Writing a good song is not mimicry, or replication, or pastiche, it is the opposite. It is an act of self-murder that destroys all one has strived to produce in the past. It is those dangerous, heart-stopping departures that catapult the artist beyond the limits of what he or she recognises as their known self. This is part of the authentic creative struggle that precedes the invention of a unique lyric of actual value; it is the breathless confrontation with one’s vulnerability, one’s perilousness, one’s smallness, pitted against a sense of sudden shocking discovery; it is the redemptive artistic act that stirs the heart of the listener, where the listener recognizes in the inner workings of the song their own blood, their own struggle, their own suffering. This is what we humble humans can offer, that AI can only mimic, the transcendent journey of the artist that forever grapples with his or her own shortcomings. This is where human genius resides, deeply embedded within, yet reaching beyond, those limitations.

Nick Cave might be deep in his sixties, the man has a surprisingly clear vision on this technology. Most of all, he's definitely an authority on what it means to be an artist and the perfect person to explain the underlying processes of producing creative works.

Conclusion

Real creativity lies within creation and is an inherently human thing. Reconstruction, repetition, and replication can be done by Artificial Intelligence, and it can do it better than humans. While in some cases that might look like creativity because the results might look similar, the process can't be faked and AI can therefore never experience the necessary things for it to be called creativity.
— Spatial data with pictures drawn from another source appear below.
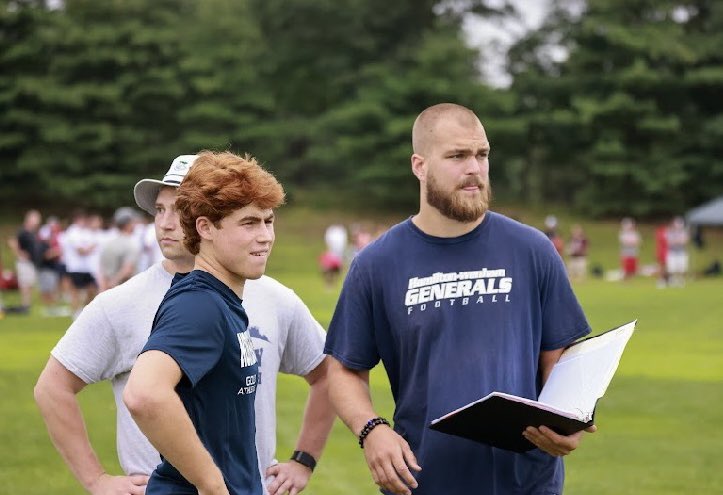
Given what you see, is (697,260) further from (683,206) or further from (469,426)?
(469,426)

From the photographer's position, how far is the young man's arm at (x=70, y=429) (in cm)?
477

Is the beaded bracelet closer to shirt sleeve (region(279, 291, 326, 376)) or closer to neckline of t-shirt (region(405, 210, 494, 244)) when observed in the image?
shirt sleeve (region(279, 291, 326, 376))

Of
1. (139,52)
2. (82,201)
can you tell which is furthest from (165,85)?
(82,201)

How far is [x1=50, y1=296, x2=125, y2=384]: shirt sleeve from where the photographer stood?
16.1ft

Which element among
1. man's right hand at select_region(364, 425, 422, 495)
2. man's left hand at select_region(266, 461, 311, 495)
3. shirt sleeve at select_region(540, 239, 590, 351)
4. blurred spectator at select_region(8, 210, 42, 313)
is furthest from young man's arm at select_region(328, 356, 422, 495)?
blurred spectator at select_region(8, 210, 42, 313)

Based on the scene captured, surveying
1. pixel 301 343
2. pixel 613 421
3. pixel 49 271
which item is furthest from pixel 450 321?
pixel 49 271

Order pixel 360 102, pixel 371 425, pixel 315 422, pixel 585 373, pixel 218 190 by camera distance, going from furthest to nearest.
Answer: pixel 360 102 < pixel 315 422 < pixel 371 425 < pixel 585 373 < pixel 218 190

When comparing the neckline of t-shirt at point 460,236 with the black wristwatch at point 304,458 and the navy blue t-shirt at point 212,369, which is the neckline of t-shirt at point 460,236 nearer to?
the black wristwatch at point 304,458

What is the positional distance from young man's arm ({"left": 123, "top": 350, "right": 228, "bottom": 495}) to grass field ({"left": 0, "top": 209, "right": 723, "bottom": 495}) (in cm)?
641

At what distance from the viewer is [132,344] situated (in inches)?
194

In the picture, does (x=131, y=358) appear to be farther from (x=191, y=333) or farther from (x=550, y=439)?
(x=550, y=439)

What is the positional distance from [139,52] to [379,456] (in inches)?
2670

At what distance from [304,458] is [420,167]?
49.5 inches

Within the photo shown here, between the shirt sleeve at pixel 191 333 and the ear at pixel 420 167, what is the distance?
1.45 m
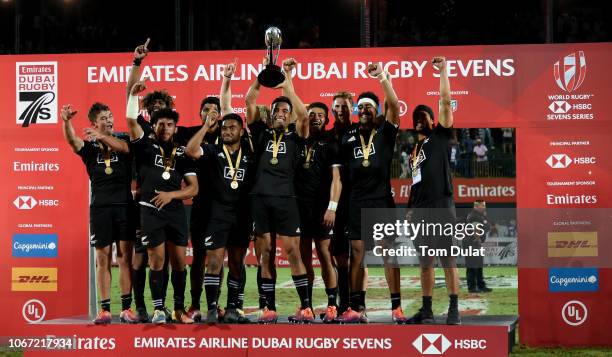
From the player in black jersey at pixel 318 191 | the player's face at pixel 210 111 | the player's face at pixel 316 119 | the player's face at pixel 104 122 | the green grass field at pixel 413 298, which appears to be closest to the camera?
the player's face at pixel 210 111

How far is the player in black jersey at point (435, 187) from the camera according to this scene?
8.80 metres

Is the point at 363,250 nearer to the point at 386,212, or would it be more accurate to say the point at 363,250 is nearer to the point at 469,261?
the point at 386,212

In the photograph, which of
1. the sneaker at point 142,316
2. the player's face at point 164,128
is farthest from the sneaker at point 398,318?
the player's face at point 164,128

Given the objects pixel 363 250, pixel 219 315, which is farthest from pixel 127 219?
pixel 363 250

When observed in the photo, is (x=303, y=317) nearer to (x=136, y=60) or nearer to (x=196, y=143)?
(x=196, y=143)

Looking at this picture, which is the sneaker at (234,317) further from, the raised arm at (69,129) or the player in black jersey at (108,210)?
the raised arm at (69,129)

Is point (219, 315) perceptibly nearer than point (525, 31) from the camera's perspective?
Yes

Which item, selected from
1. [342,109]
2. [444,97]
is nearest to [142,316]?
[342,109]

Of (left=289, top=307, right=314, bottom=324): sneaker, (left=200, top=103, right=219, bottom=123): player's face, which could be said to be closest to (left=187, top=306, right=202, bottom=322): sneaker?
(left=289, top=307, right=314, bottom=324): sneaker

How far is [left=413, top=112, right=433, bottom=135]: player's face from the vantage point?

Heck, AI can't experience anything at all. All it has is ones and zeroes and the ability to read those very fast. Hopefully, AI can eventually be used for the repetition of the boring and time-consuming tasks. It's not quite there yet.

a minimal-looking image of a white building with a lamppost
💡
The images in this story are edited by shooting in-camera Fujifilm JPEGS with my custom film simulation recipes and then applying my default Lightroom preset upon importing the image for that final 'punch'.

While it was fun to play around with Imagen AI and see how good the results already are, I have since adopted a workflow without it that also takes me 80% in the right direction with my photo editing. And while I will keep my eyes peeled for the moment I can automate the boring work that comes after, I will have to maintain a more artisanal approach with those tasks for now. Once that moment comes though, I sincerely hope we end up with a lot more free time on our hands to focus on the fun stuff, while the computer is chugging away in the back somewhere. If anything, that should allow us to be even more artistic considering the amount of headspace we'll free up. AI won't necessarily produce better results for us, our standard of the things we can achieve is already very high, but AI will make many things much easier. And I'm sure we will be able to produce things of a much higher quality than we've ever had the bandwidth for before.

If you've made it all the way down here, thanks for reading what floated around my brain during January 2023. I'll be back next month with a far less technical writeup of February 2023.